La lutte alternative, inefficace et trop chère, vraiment ?
Article mis à jour le 9 septembre 2024
Temps de lecture estimé : 5 minutes
C’est un réel plaisir de vous retrouver sur le podcast de Hamelin.info, le média indépendant spécialisé dans la lutte antiparasitaire. Le thème général de ce podcast porte sur les méthodes de lutte alternative, et notamment leur efficacité. Nous sommes en compagnie de Christophe Juif, directeur général de Biocinov, Benoît Cottin, entomologiste et gérant de LGH, et Romain Lasseur, dirigeant d’Izipest et d’Izinovation.
Par Hélene FRONTIER
Dans ce premier épisode, nous parlons de ce que beaucoup d’utilisateurs invoquent lorsqu’ils expliquent pourquoi ils n’utilisent pas, ou peu des méthodes alternatives… Eh oui car même si la lutte intégrée prévoit la gestion raisonnée des espèces nuisibles – c’est-à-dire une utilisation très limitée et en dernier recours des méthodes chimiques – certains sont réfractaires et pour cause. Ils disent que les méthodes alternatives, ça coûte cher et que c’est moins efficace !
Sommaire
La lutte alternative n’est ni plus chère ni moins efficace
Selon Christophe Juif, et d’après les retours d’expérience, la lutte alternative est effciace, selon lui. A condition que les méthodes soient employées selon le bon usage et à bon escient. Quant au coût, pour l’essentiel d’entre elles, c’est exactement la même chose. Globalement, il faut regarder l’investissement sur un temps donné. Par exemple pour les rongeurs, le prix d’acquisition peut être en effet important. Mais comme le produit va durer entre 7 et 10 ans, le prix initial du produit est complètement compétitif dans le temps.
La connaissance des espèces nuisibles permet une lutte alternative efficace
Selon Benoît Cottin, l’alternatif est avant tout l’alternatif au chimique. À la base, la connaissance des espèces nuisibles est importante. Avoir ce back ground scientifique permet d’identifier des choses simples et de faire du non-chimique. Il y a en effet des méthodes alternatives qui ne sont pas onéreuses. Mais le piégeage représente tout de même un coût. L’investissement sur le long terme est un bon argument, certes. Mais les prestataires n’ont pas forcément des contrats de 7 à 10 ans…
Ne pas rejeter en bloc la chimie au profit des méthodes alternatives
Pour Romain Lasseur, la lutte alternative consiste souvent à rejeter en bloc ce qui s’est fait jusque-là : la chimie. Or, chaque solution a sa situation d’utilisation. Et dans bien des situations critiques sur le plan sanitaire, la chimie classique ou naturelle garde un intérêt. L’alternatif, c’est tout ce qui va pouvoir remplacer la chimie. Il s’agit de méthodes physiques comme le piégeage, ou de méthodes mécaniques comme la terre de diatomée.

▸ Jeu d'entrées
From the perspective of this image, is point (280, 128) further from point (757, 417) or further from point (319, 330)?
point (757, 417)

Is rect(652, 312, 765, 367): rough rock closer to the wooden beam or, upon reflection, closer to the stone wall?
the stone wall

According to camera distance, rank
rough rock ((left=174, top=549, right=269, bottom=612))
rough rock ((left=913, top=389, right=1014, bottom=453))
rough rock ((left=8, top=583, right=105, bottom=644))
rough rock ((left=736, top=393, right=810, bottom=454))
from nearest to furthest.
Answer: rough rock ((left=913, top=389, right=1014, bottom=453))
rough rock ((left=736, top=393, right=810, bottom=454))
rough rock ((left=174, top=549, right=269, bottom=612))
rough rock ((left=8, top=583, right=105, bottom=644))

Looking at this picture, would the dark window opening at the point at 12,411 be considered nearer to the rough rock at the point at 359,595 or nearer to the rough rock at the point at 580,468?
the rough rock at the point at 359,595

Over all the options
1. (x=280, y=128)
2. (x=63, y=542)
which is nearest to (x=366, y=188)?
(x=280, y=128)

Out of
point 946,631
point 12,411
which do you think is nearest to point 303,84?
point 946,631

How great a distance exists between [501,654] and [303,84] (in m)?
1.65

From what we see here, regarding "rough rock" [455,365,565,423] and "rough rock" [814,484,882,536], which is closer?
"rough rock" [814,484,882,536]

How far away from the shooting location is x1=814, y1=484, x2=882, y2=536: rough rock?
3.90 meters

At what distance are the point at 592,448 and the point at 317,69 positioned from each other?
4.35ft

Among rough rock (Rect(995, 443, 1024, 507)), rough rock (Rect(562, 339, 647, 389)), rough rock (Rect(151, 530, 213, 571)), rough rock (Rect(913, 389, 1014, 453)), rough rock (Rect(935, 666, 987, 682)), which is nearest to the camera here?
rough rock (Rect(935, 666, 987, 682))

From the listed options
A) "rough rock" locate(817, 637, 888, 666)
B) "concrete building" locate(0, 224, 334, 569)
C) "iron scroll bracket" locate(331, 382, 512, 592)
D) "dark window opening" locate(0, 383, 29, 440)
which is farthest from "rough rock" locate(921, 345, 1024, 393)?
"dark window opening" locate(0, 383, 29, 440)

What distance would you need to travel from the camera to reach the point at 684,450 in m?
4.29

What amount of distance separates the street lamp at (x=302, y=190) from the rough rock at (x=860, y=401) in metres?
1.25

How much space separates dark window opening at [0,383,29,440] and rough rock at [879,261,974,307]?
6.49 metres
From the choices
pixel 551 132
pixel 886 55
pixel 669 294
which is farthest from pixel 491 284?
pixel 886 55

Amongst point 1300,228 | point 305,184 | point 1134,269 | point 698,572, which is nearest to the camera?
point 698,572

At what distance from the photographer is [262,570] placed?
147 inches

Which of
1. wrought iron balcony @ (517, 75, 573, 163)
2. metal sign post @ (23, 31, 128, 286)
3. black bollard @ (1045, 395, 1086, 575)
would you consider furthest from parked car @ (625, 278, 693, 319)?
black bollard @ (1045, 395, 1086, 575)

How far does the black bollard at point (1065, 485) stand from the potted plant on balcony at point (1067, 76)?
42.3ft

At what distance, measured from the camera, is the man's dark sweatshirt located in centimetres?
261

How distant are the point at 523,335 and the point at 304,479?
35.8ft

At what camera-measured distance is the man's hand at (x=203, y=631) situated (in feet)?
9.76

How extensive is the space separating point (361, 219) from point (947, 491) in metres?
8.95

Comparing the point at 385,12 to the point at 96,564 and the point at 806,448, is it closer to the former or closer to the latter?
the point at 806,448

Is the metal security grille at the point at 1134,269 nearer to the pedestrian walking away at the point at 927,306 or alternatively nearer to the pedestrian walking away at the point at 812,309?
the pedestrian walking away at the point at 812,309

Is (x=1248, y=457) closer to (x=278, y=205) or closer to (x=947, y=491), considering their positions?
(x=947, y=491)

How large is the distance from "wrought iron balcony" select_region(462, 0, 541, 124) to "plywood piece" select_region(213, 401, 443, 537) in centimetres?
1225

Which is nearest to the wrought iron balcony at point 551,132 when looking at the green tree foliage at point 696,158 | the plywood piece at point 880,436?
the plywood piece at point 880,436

▸ Objectif
Reprenez l'extrait consacré à la lutte antiparasitaire alternative à la suite de sa dernière phrase. Les entrées ne jouent aucun rôle dans ce travail.

▸ Réponse
Il faut aussi prendre en compte pourquoi la société recherchent des méthodes alternatives plutôt que des solutions de chimie de synthèse. C’est essentiellement vis-à-vis de la dimension environnementale. Et c’est également en raison de la souffrance animale qui est générée derrière. On part du principe que les produits chimiques ont deux défauts. Ils font souffrir les animaux et potentiellement on en met partout dans l’environnement. Cela n’est pas forcément vrai. Et ce n’est pas parce qu’on se fait plaisir intellectuellement à mettre en place des solutions alternatives qu’elles seront indemnes de souffrance animale et qu’elles seront forcément intégrées sur le plan environnemental.
Il faut se former aux méthodes alternatives
La chimie de synthèse avait l’avantage de pouvoir compenser un manque de formation de la part des prestataires de lutte antiparasitaire sur le terrain. On partait du principe qu’on réglait tout au bazooka. Mais aujourd’hui, il va falloir que le prestataire devienne un sniper car la fenêtre de tir est plus réduite. Le technicien hygiéniste doit donc s’adapter.
Ce qui a changé aujourd’hui c’est la sociologie des clients. Le passage de la chimie classique méthodes alternatives est un indicateur global du passage du pest control au pest management. Le technicien va avoir un certain nombre de solutions intégrées sur le plan environnemental à sa disposition. Mais il va devoir monter en compétences sur les conseils qu’il apporte pour pouvoir aménager le milieu et le rendre inhospitalier.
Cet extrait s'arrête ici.